**Work instructions:** The records that follow need to be output exactly as they are.

Data records
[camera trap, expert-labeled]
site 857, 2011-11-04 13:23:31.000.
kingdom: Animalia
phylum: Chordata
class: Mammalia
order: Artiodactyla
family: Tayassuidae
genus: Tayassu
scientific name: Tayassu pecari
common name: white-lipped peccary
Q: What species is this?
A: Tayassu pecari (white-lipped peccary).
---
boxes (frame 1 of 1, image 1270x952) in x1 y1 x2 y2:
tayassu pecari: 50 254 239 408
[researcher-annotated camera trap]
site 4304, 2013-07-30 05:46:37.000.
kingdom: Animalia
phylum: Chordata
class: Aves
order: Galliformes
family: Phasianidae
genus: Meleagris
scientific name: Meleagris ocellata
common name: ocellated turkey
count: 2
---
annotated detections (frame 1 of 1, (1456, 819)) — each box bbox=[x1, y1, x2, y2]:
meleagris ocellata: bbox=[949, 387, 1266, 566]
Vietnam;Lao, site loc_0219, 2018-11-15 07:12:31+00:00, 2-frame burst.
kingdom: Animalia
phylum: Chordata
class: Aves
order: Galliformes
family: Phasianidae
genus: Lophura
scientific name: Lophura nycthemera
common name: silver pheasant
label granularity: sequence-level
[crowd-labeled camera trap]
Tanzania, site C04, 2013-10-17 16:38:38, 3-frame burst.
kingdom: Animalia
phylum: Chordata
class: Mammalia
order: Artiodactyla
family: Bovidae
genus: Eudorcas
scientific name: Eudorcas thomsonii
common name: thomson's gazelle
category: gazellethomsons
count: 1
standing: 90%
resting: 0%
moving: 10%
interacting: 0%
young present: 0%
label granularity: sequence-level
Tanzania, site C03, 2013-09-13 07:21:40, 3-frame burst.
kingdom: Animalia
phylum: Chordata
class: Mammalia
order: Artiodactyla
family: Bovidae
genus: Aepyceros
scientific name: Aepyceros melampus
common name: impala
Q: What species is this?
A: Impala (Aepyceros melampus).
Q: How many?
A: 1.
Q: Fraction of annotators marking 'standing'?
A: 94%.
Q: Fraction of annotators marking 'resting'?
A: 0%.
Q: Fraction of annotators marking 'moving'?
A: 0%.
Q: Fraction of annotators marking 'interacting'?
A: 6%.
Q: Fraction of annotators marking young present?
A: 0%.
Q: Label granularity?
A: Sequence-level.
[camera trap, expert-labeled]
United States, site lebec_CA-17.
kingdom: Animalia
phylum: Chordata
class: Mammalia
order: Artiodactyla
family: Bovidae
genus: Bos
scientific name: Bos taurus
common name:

**Answer below:**
[camera trap, expert-labeled]
site 857, 2011-11-04 13:23:31.000.
kingdom: Animalia
phylum: Chordata
class: Mammalia
order: Artiodactyla
family: Tayassuidae
genus: Tayassu
scientific name: Tayassu pecari
common name: white-lipped peccary
Q: What species is this?
A: Tayassu pecari (white-lipped peccary).
---
boxes (frame 1 of 1, image 1270x952) in x1 y1 x2 y2:
tayassu pecari: 50 254 239 408
[researcher-annotated camera trap]
site 4304, 2013-07-30 05:46:37.000.
kingdom: Animalia
phylum: Chordata
class: Aves
order: Galliformes
family: Phasianidae
genus: Meleagris
scientific name: Meleagris ocellata
common name: ocellated turkey
count: 2
---
annotated detections (frame 1 of 1, (1456, 819)) — each box bbox=[x1, y1, x2, y2]:
meleagris ocellata: bbox=[949, 387, 1266, 566]
Vietnam;Lao, site loc_0219, 2018-11-15 07:12:31+00:00, 2-frame burst.
kingdom: Animalia
phylum: Chordata
class: Aves
order: Galliformes
family: Phasianidae
genus: Lophura
scientific name: Lophura nycthemera
common name: silver pheasant
label granularity: sequence-level
[crowd-labeled camera trap]
Tanzania, site C04, 2013-10-17 16:38:38, 3-frame burst.
kingdom: Animalia
phylum: Chordata
class: Mammalia
order: Artiodactyla
family: Bovidae
genus: Eudorcas
scientific name: Eudorcas thomsonii
common name: thomson's gazelle
category: gazellethomsons
count: 1
standing: 90%
resting: 0%
moving: 10%
interacting: 0%
young present: 0%
label granularity: sequence-level
Tanzania, site C03, 2013-09-13 07:21:40, 3-frame burst.
kingdom: Animalia
phylum: Chordata
class: Mammalia
order: Artiodactyla
family: Bovidae
genus: Aepyceros
scientific name: Aepyceros melampus
common name: impala
Q: What species is this?
A: Impala (Aepyceros melampus).
Q: How many?
A: 1.
Q: Fraction of annotators marking 'standing'?
A: 94%.
Q: Fraction of annotators marking 'resting'?
A: 0%.
Q: Fraction of annotators marking 'moving'?
A: 0%.
Q: Fraction of annotators marking 'interacting'?
A: 6%.
Q: Fraction of annotators marking young present?
A: 0%.
Q: Label granularity?
A: Sequence-level.
[camera trap, expert-labeled]
United States, site lebec_CA-17.
kingdom: Animalia
phylum: Chordata
class: Mammalia
order: Artiodactyla
family: Bovidae
genus: Bos
scientific name: Bos taurus
common name:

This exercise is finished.